* WHAT YOU ARE ASKED TO DO *
Return each of the lines below word for word, with nothing changed.

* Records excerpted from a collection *

_ _ _ _ _ _ _

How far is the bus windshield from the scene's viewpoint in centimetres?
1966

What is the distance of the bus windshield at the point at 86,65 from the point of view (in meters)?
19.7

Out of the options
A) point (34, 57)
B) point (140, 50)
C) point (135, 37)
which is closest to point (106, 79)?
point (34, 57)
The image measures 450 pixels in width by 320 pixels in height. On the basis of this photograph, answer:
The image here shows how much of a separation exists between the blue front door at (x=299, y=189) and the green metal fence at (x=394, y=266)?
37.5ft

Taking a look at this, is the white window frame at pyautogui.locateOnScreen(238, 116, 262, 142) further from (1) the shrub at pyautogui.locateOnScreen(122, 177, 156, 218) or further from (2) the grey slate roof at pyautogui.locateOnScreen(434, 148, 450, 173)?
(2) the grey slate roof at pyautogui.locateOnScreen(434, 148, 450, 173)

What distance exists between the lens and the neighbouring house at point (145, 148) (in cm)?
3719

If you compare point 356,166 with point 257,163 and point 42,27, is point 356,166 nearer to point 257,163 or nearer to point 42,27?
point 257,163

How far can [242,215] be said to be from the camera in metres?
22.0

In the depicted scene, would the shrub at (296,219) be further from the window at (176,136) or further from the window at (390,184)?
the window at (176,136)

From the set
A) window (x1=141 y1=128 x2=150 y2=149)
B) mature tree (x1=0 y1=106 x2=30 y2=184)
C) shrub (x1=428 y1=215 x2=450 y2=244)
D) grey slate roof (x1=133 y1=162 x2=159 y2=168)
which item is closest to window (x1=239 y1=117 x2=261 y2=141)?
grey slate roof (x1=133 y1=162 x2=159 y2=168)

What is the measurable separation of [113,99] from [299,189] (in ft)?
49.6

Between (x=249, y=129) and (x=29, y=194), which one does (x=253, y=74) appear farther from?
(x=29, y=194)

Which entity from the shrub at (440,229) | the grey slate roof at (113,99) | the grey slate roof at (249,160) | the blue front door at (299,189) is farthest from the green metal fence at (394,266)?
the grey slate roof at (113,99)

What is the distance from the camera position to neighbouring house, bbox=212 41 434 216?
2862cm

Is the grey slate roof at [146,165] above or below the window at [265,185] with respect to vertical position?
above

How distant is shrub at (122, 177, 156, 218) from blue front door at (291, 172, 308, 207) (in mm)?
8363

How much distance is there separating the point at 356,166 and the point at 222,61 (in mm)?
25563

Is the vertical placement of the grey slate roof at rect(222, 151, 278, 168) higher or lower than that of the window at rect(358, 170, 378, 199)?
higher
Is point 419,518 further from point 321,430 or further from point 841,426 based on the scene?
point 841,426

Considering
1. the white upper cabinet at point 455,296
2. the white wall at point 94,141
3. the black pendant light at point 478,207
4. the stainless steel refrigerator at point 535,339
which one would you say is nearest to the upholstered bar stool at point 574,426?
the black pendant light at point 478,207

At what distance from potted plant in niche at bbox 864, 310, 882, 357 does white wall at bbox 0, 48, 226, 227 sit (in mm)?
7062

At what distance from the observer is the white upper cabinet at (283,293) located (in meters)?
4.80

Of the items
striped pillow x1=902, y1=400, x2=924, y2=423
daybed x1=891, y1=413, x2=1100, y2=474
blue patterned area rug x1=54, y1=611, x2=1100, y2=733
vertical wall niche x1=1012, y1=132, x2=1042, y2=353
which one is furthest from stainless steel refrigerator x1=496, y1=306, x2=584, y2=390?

_ _ _ _ _ _ _

* WRITTEN RESPONSE *
How far is the bus windshield from the scene's viewpoint in centimetres?
1966

What is the distance of the bus windshield at the point at 86,65 from the point of view (in meters)?
19.7

Out of the options
A) point (34, 57)
B) point (140, 50)
C) point (135, 37)
which is closest to point (106, 79)?
point (34, 57)
The image measures 450 pixels in width by 320 pixels in height. On the basis of this photograph, answer:
The image here shows how much of a separation exists between the blue front door at (x=299, y=189) and the green metal fence at (x=394, y=266)?
37.5ft

Taking a look at this, is the white window frame at pyautogui.locateOnScreen(238, 116, 262, 142) further from (1) the shrub at pyautogui.locateOnScreen(122, 177, 156, 218) or further from (2) the grey slate roof at pyautogui.locateOnScreen(434, 148, 450, 173)?
(2) the grey slate roof at pyautogui.locateOnScreen(434, 148, 450, 173)

What distance exists between the lens and the neighbouring house at point (145, 148) (in cm)?
3719

If you compare point 356,166 with point 257,163 and point 42,27, is point 356,166 nearer to point 257,163 or nearer to point 42,27?
point 257,163

How far can [242,215] be said to be from the camera in metres?
22.0

In the depicted scene, would the shrub at (296,219) be further from the window at (176,136) or further from the window at (390,184)?
the window at (176,136)

From the set
A) window (x1=141 y1=128 x2=150 y2=149)
B) mature tree (x1=0 y1=106 x2=30 y2=184)
C) shrub (x1=428 y1=215 x2=450 y2=244)
D) grey slate roof (x1=133 y1=162 x2=159 y2=168)
which item is closest to window (x1=239 y1=117 x2=261 y2=141)?
grey slate roof (x1=133 y1=162 x2=159 y2=168)

What is the measurable separation of [113,99] from [299,189] (in ft)?
49.6

Between (x=249, y=129) and (x=29, y=194), which one does (x=253, y=74) appear farther from?
(x=29, y=194)

Which entity from the shrub at (440,229) | the grey slate roof at (113,99) | the grey slate roof at (249,160) | the blue front door at (299,189) is farthest from the green metal fence at (394,266)?
the grey slate roof at (113,99)

What is the distance from the camera position to neighbouring house, bbox=212 41 434 216?
2862cm

Is the grey slate roof at [146,165] above or below the window at [265,185] with respect to vertical position?
above

How distant is shrub at (122, 177, 156, 218) from blue front door at (291, 172, 308, 207) (in mm)?
8363

How much distance is there separating the point at 356,166 and the point at 222,61 (in mm)?
25563

Is the vertical placement of the grey slate roof at rect(222, 151, 278, 168) higher or lower than that of the window at rect(358, 170, 378, 199)?
higher
Is point 419,518 further from point 321,430 or further from point 841,426 based on the scene?
point 841,426

Considering
1. the white upper cabinet at point 455,296
2. the white wall at point 94,141
3. the black pendant light at point 478,207
4. the stainless steel refrigerator at point 535,339
which one would you say is nearest to the upholstered bar stool at point 574,426?
the black pendant light at point 478,207

At what distance from potted plant in niche at bbox 864, 310, 882, 357 does white wall at bbox 0, 48, 226, 227 sit (in mm)?
7062

At what distance from the observer is the white upper cabinet at (283,293) located (in meters)?
4.80

Of the items
striped pillow x1=902, y1=400, x2=924, y2=423
daybed x1=891, y1=413, x2=1100, y2=474
blue patterned area rug x1=54, y1=611, x2=1100, y2=733
vertical wall niche x1=1012, y1=132, x2=1042, y2=353
which one is furthest from stainless steel refrigerator x1=496, y1=306, x2=584, y2=390?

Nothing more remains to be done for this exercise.